→ **Data provided**:
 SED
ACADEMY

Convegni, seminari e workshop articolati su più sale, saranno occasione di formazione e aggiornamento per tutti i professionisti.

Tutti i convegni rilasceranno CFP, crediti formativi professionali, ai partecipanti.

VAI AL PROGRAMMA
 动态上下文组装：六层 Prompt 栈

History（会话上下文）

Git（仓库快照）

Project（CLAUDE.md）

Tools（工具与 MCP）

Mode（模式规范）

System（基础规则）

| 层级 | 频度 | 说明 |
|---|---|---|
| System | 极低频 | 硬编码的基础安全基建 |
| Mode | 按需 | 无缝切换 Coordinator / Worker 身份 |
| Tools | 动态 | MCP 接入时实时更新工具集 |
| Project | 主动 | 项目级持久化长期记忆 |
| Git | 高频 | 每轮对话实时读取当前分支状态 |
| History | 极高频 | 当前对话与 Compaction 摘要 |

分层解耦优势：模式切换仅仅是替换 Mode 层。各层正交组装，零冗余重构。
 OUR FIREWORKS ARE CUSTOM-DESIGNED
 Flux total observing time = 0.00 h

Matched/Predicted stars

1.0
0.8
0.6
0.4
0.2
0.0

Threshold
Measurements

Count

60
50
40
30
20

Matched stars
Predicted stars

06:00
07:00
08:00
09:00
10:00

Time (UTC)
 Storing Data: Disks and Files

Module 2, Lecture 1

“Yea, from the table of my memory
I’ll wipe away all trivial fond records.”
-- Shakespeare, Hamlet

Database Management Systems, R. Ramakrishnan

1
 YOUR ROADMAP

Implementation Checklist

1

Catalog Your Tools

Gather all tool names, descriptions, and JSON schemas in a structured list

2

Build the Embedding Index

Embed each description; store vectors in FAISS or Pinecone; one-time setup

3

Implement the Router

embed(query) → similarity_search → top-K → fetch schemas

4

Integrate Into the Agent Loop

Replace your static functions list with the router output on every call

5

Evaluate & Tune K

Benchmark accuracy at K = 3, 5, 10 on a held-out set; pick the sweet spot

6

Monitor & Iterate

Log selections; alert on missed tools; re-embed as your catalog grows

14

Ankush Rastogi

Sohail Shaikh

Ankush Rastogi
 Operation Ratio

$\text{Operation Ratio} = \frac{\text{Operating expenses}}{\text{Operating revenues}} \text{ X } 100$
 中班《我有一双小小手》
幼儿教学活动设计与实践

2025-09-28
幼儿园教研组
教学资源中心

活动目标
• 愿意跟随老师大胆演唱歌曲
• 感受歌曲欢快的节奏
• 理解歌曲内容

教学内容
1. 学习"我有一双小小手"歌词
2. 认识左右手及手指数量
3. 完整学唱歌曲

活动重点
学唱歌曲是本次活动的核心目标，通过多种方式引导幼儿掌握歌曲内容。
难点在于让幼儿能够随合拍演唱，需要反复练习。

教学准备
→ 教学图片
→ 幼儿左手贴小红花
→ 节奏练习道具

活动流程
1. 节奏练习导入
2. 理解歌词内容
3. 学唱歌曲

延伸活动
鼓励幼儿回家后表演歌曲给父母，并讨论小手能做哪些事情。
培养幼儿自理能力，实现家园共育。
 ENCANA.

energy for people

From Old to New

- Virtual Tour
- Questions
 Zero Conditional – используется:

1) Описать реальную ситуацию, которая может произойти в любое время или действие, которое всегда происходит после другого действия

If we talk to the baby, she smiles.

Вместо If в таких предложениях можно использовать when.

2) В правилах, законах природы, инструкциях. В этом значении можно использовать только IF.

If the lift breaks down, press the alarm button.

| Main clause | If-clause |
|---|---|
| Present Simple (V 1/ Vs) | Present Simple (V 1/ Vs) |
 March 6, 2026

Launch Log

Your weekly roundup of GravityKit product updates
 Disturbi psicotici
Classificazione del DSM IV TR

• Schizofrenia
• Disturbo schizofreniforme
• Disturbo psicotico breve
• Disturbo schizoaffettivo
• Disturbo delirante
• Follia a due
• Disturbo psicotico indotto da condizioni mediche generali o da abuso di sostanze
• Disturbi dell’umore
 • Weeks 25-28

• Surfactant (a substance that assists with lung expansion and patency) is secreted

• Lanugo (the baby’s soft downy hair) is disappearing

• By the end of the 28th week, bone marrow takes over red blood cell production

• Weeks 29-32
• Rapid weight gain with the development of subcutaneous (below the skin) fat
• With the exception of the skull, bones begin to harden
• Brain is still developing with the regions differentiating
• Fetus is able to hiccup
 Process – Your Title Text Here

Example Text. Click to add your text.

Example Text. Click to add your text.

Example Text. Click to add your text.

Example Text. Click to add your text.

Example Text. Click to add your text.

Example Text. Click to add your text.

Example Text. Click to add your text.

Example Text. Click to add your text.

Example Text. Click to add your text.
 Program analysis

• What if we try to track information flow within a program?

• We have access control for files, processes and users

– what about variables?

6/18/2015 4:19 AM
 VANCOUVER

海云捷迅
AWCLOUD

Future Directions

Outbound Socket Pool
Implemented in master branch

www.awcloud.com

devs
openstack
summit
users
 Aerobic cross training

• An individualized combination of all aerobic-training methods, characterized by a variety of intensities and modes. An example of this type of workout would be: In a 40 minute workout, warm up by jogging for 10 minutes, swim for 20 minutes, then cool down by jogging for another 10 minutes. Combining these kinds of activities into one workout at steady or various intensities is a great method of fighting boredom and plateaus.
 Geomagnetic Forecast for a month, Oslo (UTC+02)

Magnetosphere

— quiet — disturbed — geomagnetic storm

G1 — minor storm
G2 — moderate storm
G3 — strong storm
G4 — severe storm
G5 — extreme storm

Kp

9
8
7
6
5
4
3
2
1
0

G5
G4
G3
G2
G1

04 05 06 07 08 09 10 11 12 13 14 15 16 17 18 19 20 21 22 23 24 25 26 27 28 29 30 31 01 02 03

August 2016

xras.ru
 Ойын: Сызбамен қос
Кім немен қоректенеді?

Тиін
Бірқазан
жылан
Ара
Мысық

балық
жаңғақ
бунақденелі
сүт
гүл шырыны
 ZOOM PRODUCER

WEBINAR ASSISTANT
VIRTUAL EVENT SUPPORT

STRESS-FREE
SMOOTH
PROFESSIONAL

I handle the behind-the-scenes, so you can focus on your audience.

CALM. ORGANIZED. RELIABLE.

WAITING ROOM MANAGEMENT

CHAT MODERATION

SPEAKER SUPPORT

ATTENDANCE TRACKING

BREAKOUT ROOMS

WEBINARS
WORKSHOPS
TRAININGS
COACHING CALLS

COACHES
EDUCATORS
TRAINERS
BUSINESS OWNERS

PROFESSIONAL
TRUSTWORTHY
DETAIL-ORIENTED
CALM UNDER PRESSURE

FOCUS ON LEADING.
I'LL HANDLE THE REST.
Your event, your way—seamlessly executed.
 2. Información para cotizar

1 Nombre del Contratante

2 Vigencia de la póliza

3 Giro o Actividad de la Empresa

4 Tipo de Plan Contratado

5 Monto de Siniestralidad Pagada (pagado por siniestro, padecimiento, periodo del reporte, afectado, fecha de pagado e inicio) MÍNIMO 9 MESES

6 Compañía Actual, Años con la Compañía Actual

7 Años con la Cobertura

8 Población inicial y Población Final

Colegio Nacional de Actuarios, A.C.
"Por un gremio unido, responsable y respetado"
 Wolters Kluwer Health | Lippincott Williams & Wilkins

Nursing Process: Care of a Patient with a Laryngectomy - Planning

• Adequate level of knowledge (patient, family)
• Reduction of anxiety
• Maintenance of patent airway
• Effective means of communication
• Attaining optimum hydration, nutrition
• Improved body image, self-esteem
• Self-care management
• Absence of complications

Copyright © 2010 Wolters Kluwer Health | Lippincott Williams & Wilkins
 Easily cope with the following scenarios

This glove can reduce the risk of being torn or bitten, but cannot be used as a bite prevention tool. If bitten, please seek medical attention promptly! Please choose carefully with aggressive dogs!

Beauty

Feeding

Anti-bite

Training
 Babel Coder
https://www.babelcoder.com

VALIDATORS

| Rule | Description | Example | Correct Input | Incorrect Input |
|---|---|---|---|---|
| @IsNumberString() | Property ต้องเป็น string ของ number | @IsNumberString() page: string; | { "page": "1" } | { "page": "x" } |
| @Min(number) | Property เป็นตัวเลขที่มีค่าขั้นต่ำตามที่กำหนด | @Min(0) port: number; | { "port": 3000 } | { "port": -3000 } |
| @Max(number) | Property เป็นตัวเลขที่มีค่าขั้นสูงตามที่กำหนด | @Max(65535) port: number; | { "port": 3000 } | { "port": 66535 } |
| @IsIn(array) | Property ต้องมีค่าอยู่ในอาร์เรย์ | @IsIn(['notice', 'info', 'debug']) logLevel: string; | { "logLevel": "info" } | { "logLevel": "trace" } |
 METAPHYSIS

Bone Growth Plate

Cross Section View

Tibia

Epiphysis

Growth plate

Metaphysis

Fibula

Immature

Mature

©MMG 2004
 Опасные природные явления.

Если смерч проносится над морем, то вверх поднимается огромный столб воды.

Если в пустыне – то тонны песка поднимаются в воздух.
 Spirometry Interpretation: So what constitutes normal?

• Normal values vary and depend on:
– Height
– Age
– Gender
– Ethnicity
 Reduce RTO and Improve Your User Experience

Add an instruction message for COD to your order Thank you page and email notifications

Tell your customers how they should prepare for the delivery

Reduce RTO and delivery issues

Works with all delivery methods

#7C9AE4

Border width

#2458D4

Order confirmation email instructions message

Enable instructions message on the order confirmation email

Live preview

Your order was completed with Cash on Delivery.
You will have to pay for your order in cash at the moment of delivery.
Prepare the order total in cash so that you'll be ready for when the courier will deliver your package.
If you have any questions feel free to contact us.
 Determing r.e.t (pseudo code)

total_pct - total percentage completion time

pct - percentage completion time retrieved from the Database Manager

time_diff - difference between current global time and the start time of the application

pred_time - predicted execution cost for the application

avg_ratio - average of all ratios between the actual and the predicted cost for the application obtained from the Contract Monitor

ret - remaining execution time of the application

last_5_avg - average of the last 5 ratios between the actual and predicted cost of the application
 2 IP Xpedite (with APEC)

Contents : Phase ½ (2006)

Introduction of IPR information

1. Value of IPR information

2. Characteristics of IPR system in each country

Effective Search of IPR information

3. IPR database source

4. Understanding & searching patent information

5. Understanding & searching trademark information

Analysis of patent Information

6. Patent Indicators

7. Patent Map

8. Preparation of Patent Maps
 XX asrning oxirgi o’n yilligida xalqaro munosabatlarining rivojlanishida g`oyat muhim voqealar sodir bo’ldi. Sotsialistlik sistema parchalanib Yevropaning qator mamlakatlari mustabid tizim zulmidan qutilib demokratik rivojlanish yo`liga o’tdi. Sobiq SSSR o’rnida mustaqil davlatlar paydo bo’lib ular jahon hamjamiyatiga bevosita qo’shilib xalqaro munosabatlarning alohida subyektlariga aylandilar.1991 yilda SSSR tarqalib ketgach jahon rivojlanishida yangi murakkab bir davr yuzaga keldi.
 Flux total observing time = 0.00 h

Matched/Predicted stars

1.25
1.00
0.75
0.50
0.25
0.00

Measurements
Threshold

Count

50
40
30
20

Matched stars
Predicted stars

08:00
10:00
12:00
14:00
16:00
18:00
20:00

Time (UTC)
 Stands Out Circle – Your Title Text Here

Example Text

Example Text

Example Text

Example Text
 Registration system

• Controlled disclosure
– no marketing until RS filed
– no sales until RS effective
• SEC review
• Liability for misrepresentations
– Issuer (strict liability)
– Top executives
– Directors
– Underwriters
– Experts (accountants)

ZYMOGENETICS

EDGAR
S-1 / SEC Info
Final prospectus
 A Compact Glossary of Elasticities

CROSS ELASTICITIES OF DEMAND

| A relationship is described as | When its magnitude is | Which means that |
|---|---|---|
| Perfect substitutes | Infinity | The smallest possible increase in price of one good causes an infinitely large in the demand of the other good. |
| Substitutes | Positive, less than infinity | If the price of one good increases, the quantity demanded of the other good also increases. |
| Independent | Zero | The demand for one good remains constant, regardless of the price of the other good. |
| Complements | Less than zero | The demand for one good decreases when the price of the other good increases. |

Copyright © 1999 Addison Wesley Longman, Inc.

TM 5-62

→ **About this task**: Find and copy each line of the listing above that holds the word "between".

→ **Result for this exercise**:
time_diff - difference between current global time and the start time of the application
avg_ratio - average of all ratios between the actual and the predicted cost for the application obtained from the Contract Monitor
last_5_avg - average of the last 5 ratios between the actual and predicted cost of the application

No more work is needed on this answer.